That background was key in developing what would become Chaganty’s “Searching.”
Making its debut at Sundance, “Searching,” which was co-written with Sev Ohanian, is a thriller about David Kim’s (John Cho) efforts to find his missing daughter Margot (Michelle La) with the help of a decorated police detective (Debra Messing) and clues left behind on his daughter’s internet history.
The film is told entirely through screens, from computer desktops to security cameras to YouTube videos. At one point in the film, David Kim stumbles across a Reddit thread devoted to finding Margot that also suggests he should be considered the primary suspect in her disappearance. It’s reminiscent of similar witch hunts that have taken place online (see: the mistaken identity chase after the 2013 Boston Marathon bombing), but Chaganty is careful to point out that technology is not the evil force in “Searching.”
“So much of technology is portrayed negatively, but at least from my experience, none of the engineers who make technology and none of our actual daily uses of it feel as negative as its portrayed,” he said.
While “Searching” isn’t the first film to use screens as the sole device for storytelling – that concept can be first seen in the 2014 thriller “Unfriended” (produced by Russian filmmaker Timur Bekmambetov, who also worked as a producer on “Searching”) – it was one that Chaganty worried could be seen as a gimmick if not executed properly.
“The production company that was funding this film wanted to make a movie that took place on a computer screen and for a long time, we just kept saying ‘no’ to that opportunity,” Chaganty said.
It wasn’t until two months after their last “no” did the answer come to Chaganty and Ohanian: a 6-minute opening montage that introduces the audience to the Kim family and their journey from Margot’s birth to the events that shape the father-daughter relationship that frame the rest of the story. Viewers experience the arc of roughly 16 years in a series of “Up”-like vignettes through home movies, iPhoto albums, and milestones marked by calendar events.
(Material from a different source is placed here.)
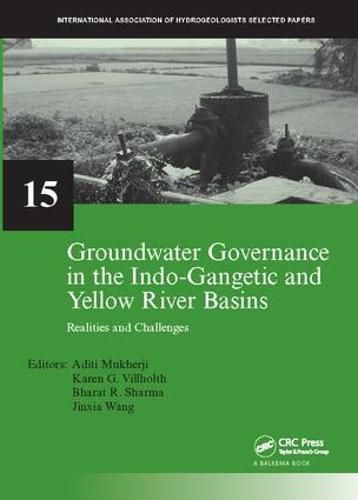 Cover image for Groundwater Governance in the Indo-Gangetic and Yellow River Basins: Realities and Challenges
So much of technology is portrayed negatively, but at least from my experience, none of the engineers who make technology and none of our actual daily uses of it feel as negative as its portrayed.
“All of a sudden it felt like we had an idea that was not only emotional, engaging, and cinematic, but something that would make you forget that what you were watching was on a computer screen,” Chaganty said. “For us, that was the big directive toward what we wanted and it felt like something we were making was being made for the first time.”
Chaganty’s next challenge was convincing Cho, who he and Ohanian wrote the part of David Kim for, to come on board the project. “It was tough,” Chaganty admitted. “You know, I was just a kid who left his job at Google and who’s never made a movie of his own.”
Although Cho initially turned down the role, Chaganty said an in-person meeting helped convince the “Star Trek” actor it was a project that would work as a cinematic experience. “It wasn't going to be a Youtube video. It was going to feel like movies that I grew up with, and he grew up with. And I think that's what we made,” Cho told NPR’s Sam Sanders.
For Chaganty, the long process to get “Searching” onto the big screen is paying off: Since its Sundance debut, “Searching” has received mostly positive reviews and a handful of accolades at Sundance, including the NEXT Audience Award. It was acquired by Sony Pictures Worldwide Acquisitions after Sundance and, after a limited theatrical debut on Aug. 24, will open nationwide on Aug. 31 – notably capping off a month of milestones for Asian Americans in Hollywood (“Searching” will be the first mainstream thriller to star an Asian-American lead).
Chaganty’s next film, "Run," which he calls an ode to Shymalan, is another thriller about a parent and child, but with one key difference from “Searching.”
“I will never make another movie that takes place on a computer screen,” he said firmly. “I don’t want to be put in a box for a concept like that… so that’s the last time I do that.”